Nicholas Sharp. Seaman on the Waratah (13 years seagoing experience) -
"She was all right in fine weather and smooth water, but as soon as you got the wind a little on the beam she would hang over that way and she seemed to be top-heavy. She was very crank. I did not think she was safe, and shammed sick to get clear of her."
"The chief officer, when engaging me, said, 'If you can get anything else, take it, because this ship will be a coffin for somebody.' "
"Going round the Ushant Light, the vessel had the wind and sea on her beam, and she there commenced to roll very noticeably. She appeared to hang and shake at the end of the roll, before recovering herself and commencing the return roll."
"The roll to leeward was more pronounced than the roll to windward. She would sometimes roll to leeward, stop, and then continue the roll further, and then recover."
"The vessel appeared to be very badly balanced, and to be "dead" in the water if there was any sea on."
If this witness statement is taken in isolation, a very bleak picture of the Waratah is painted suggesting that she was 'an accident waiting to happen'. I doubt whether the Chief Officer on the Waratah would have advised his seamen to 'abandon ship' at the first opportunity, and referring to her as a 'coffin'. Also the mention of the word 'shamming' alerts me to be cautious with this witness statement.
Alfred Philip. Carpenter's mate on the Waratah (9 years Royal Navy experience) -
"As regards seaworthiness, she was all right. As regards stability, she was a bit top-heavy. She rolled very heavily. There was a big roll crossing the Bight, and I thought she was never going to come back two or three times."
Here we have a concise statement expressing (unemotionally) concerns about the Waratah being able to right herself.
Samuel Lyons . Steward on the Waratah -
"One day she gave a very heavy lurch, and stopped there, over to the starboard side. The boatswain said, "By God, I wouldn't like to be on this ship in a storm; she would go to the bottom."
"She was very top-heavy; she never seemed to right herself"
Frederick Carl Pinel. Steward on the Waratah (no experience at sea) -
"The ship was right enough. Never heard anyone on board run her down. The carpenter was my intended brother-in-law, and he never complained of the ship."

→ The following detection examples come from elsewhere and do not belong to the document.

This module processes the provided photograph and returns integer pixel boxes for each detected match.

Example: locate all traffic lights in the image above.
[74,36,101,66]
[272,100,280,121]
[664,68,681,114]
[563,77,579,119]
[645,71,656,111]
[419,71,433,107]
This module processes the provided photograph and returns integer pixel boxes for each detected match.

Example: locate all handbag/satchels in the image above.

It's almost bizarre the contrasting content of these statements.
W. Stephen Powell. Steward on the Waratah (no experience at sea) -
"Seemed a steady enough boat, but it was good weather all the way out. Heard the sailors say she was top heavy."
Well, at least the Waratah's rolling and hanging in a list did not alarm this novice sailor.

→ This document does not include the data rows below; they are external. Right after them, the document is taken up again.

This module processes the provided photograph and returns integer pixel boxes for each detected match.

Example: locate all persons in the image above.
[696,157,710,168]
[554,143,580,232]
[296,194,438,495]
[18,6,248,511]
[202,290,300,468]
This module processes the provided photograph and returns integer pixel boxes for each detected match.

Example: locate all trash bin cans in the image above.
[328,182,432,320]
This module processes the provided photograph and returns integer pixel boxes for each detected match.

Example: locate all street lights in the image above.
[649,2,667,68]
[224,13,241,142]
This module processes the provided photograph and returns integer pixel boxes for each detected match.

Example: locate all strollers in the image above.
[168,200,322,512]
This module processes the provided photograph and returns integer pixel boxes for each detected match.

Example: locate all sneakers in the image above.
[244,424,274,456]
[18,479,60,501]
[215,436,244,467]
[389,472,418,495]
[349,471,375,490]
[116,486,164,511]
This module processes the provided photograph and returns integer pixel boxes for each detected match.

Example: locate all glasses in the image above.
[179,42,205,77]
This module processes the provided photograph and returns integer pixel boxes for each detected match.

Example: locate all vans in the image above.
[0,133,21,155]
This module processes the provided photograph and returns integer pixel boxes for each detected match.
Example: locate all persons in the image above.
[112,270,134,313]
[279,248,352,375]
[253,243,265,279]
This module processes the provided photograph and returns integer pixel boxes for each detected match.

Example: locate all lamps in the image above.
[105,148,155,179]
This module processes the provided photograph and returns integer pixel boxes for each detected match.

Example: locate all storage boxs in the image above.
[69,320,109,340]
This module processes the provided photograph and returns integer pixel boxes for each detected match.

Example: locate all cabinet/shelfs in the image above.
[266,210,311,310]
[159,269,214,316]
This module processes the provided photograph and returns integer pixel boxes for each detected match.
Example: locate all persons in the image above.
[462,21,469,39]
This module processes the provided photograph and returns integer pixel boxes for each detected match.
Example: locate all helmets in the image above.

Alan Melville. Clerk who tallied grain from Ennerdale into the Waratah at Sydney -
"I said to Mr. Owen (the chief officer) in the presence of Mr. Morgan (third officer), "Well, how do you like your new ship, Mr. Owen?" He replied, "Splendid." I said, "What's she like in a seaway?" He replied, "I was never in a better." Mr. Morgan then said, "She's like a rocking chair."
Here we have a statement referring to the Chief Officer, this time extolling the virtues of the Waratah. This to my mind confirms that the claims made by Nicholas Sharp were compromised.
Brightmer John Shore. Steward on the Waratah -
"Always had a list and would change her list as often as three or four times in the course of an hour or an hour and half and rolled heavily."
At this stage we have many witness accounts referring to the Waratah rolling heavily and holding in the list. Whether this in any way negatively impacted on her safety at sea still remains 'up in the air'.